Determining disk space usage & file counts for extremely large data sets (any tricks?)

Solution 1:

I'd suggest breaking the data up into multiple partitions if that is at all feasible. No matter what tools you use, scanning through that many files is going to take time. If it were on separate partitions, you could at least narrow the problem down to a single partition first. But that may not be an option for what you are doing.

du is likely the best tool for what you are looking for. Here's how I use it:

If your directory structure looks like:

/mount/1/abc/123/456/789, 
/mount/1/def/stuff/morestuff/evenmorestuff
/mount/2/qwer/wer/erty

I would run:

du -s /mount/*/* | sort -n

That will give you the total usage of each second level directory, sorted by size. If it takes a long time to run, direct it to a file and run it overnight.

Your output will look like this:

10000 /mount/1/abc
20000 /mount/1/def
23452 /mount/2/qwer

Then you just hope that breaks it down enough to see where the problem spots are.

If this is a regular issue, you could have it run that command every night at a time when your system isn't as busy and save the output to a file. Then you immediately have some recent data to look at when you notice the problem.

One other option you may wish to look at is quotas - if this is shared storage and they are all using different user accounts, setting very high quotas might work to prevent runaway processes from using gobs of storage space.

Solution 2:

I make this recommendation often to augment the usual df -i and du -skh solutions...

Look into the ncdu utility. It's an ncurses-based disk utilization graphing tool. You'll get output similar to below with file counts and a summary of directory sizes. It's available for CentOS/RHEL.
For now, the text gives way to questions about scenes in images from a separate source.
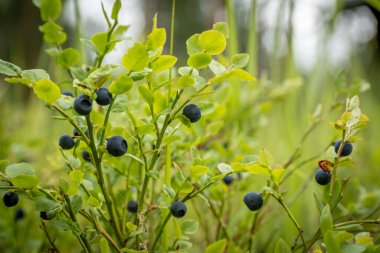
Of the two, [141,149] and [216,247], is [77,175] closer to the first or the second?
[141,149]

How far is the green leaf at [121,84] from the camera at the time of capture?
439mm

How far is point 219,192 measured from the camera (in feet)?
2.36

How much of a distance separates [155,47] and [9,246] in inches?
24.3

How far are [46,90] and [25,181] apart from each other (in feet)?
0.39

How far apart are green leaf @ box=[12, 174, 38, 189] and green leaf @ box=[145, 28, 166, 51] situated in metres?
0.21

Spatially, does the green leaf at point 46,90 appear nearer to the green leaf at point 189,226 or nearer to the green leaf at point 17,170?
the green leaf at point 17,170

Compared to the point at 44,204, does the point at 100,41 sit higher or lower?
higher

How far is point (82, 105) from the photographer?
436 mm

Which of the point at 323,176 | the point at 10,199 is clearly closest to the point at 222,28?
the point at 323,176

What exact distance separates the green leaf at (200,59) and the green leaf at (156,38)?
4 centimetres

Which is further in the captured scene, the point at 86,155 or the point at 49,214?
the point at 86,155

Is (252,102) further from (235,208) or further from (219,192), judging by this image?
(219,192)

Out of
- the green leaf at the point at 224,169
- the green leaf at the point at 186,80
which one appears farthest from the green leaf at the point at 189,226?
the green leaf at the point at 186,80

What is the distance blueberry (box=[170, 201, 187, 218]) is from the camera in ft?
1.62
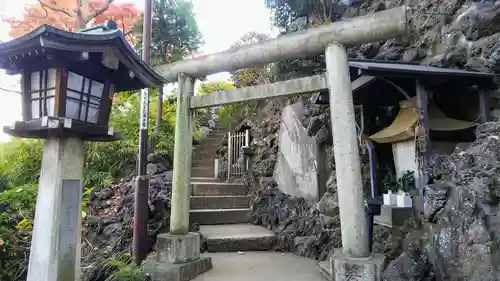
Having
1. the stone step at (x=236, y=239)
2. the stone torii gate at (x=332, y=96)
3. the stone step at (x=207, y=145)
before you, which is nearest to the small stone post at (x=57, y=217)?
the stone torii gate at (x=332, y=96)

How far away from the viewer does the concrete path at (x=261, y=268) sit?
489 centimetres

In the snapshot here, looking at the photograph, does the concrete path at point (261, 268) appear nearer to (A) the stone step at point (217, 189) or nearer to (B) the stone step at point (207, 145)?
(A) the stone step at point (217, 189)

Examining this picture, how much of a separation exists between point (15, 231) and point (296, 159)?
607 centimetres

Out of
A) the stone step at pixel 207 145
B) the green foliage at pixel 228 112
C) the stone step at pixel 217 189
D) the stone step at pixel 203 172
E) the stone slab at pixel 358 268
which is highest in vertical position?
the green foliage at pixel 228 112

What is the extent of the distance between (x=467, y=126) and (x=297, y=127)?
3894 millimetres

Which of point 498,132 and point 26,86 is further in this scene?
point 26,86

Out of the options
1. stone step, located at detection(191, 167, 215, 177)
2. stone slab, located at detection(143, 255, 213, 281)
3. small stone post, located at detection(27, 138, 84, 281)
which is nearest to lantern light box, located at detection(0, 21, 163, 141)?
small stone post, located at detection(27, 138, 84, 281)

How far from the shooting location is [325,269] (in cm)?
516

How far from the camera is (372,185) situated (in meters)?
6.07

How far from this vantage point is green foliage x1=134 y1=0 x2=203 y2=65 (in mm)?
11352

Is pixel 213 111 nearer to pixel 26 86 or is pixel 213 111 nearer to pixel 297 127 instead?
Result: pixel 297 127

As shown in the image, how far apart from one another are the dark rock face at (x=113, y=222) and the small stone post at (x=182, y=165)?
160 cm

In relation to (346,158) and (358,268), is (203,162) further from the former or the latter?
(358,268)

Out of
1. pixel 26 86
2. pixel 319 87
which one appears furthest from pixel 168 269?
pixel 319 87
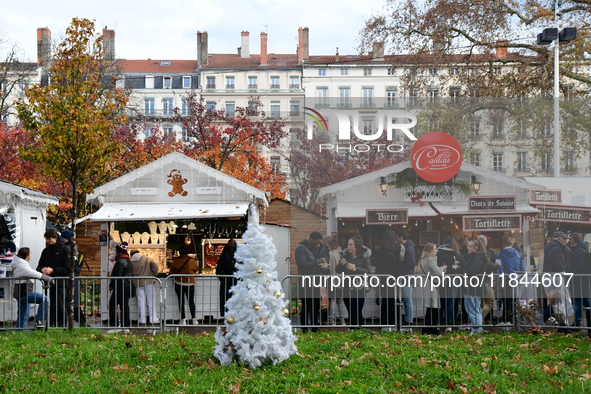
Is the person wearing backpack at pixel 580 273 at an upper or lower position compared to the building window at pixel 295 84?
lower

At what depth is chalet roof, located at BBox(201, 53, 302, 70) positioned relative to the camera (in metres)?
81.6

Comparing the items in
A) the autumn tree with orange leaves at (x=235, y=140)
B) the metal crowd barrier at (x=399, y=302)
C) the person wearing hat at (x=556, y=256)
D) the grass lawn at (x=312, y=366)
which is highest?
the autumn tree with orange leaves at (x=235, y=140)

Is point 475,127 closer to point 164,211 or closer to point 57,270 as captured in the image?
point 164,211

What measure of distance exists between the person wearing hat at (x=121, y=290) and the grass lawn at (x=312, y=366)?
1419 millimetres

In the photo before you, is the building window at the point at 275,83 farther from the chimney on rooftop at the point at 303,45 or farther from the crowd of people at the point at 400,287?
the crowd of people at the point at 400,287

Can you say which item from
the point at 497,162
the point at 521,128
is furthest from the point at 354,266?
the point at 521,128

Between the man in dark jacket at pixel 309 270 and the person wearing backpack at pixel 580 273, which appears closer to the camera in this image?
the person wearing backpack at pixel 580 273

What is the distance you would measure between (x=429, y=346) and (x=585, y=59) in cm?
1714

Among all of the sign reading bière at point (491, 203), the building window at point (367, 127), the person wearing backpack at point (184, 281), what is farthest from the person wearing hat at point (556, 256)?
the person wearing backpack at point (184, 281)

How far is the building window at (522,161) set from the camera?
1361cm

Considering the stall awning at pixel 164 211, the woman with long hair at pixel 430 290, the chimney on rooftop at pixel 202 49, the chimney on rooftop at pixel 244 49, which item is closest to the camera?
the woman with long hair at pixel 430 290

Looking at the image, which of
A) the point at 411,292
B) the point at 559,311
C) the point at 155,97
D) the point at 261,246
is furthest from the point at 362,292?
the point at 155,97

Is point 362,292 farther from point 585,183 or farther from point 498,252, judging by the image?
point 585,183

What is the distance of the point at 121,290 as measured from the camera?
44.9 ft
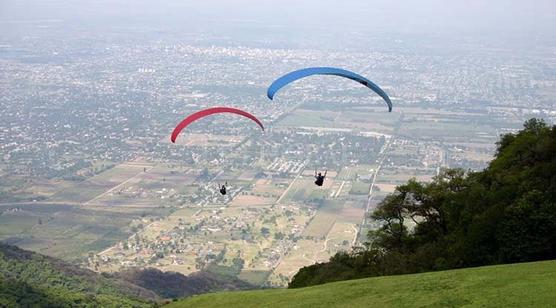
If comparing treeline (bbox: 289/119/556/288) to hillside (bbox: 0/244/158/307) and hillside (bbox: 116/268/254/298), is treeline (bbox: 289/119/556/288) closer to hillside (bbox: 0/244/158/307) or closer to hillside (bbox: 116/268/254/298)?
hillside (bbox: 0/244/158/307)

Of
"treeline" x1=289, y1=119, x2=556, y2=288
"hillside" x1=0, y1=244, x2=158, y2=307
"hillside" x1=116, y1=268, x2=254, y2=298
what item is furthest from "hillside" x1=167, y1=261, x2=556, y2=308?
"hillside" x1=116, y1=268, x2=254, y2=298

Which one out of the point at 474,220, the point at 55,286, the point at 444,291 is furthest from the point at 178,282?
the point at 444,291

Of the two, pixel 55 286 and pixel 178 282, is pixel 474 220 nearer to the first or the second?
pixel 55 286

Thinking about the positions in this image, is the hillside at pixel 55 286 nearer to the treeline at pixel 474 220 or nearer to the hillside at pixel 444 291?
the treeline at pixel 474 220

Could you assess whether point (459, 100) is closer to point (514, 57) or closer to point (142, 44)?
point (514, 57)

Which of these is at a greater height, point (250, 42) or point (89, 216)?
point (250, 42)

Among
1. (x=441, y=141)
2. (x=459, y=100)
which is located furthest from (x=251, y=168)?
(x=459, y=100)

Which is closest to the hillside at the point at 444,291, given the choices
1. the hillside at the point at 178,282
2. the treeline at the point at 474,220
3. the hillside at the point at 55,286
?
the treeline at the point at 474,220
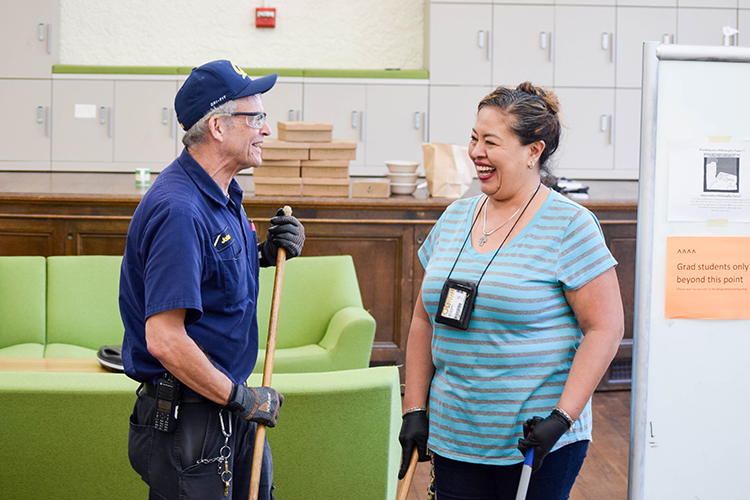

Also see: https://serverfault.com/questions/412651/console-utility-to-know-how-disk-space-is-distributed/412655#412655

ncdu 1.7 ~ Use the arrow keys to navigate, press ? for help                                                         
--- /data ----------------------------------------------------------------------------------------------------------
  163.3GiB [##########] /docimages                                                                                  
   84.4GiB [#####     ] /data
   82.0GiB [#####     ] /sldata
   56.2GiB [###       ] /prt
   40.1GiB [##        ] /slisam
   30.8GiB [#         ] /isam
   18.3GiB [#         ] /mail
   10.2GiB [          ] /export
    3.9GiB [          ] /edi   
    1.7GiB [          ] /io     

Solution 3:

I use this command to check what the largest files are in a dir / on the system. But I'm not sure this is scalable in an environment that you use:

find / -type f -size +100000k -exec ls -lh {} \; 2>/dev/null| awk '{ print $8 " : " $5}'

if you want you can leave out the awk statement ( I just use it to clean up the output). the find command will recurse trough directories searching for files larger then the given amount k. Then it will execute ls -lh on that file giving something like:

-rw-r--r-- 1 username group 310K Feb 25  2011 filename

the AWK statement cleans up the output in the form of:

filename : 310K

The thing I find most usefull about this command is the fact that you can specify the minimum size of the files. As said before, I have no idea how CPU / time intensive this is on your environment.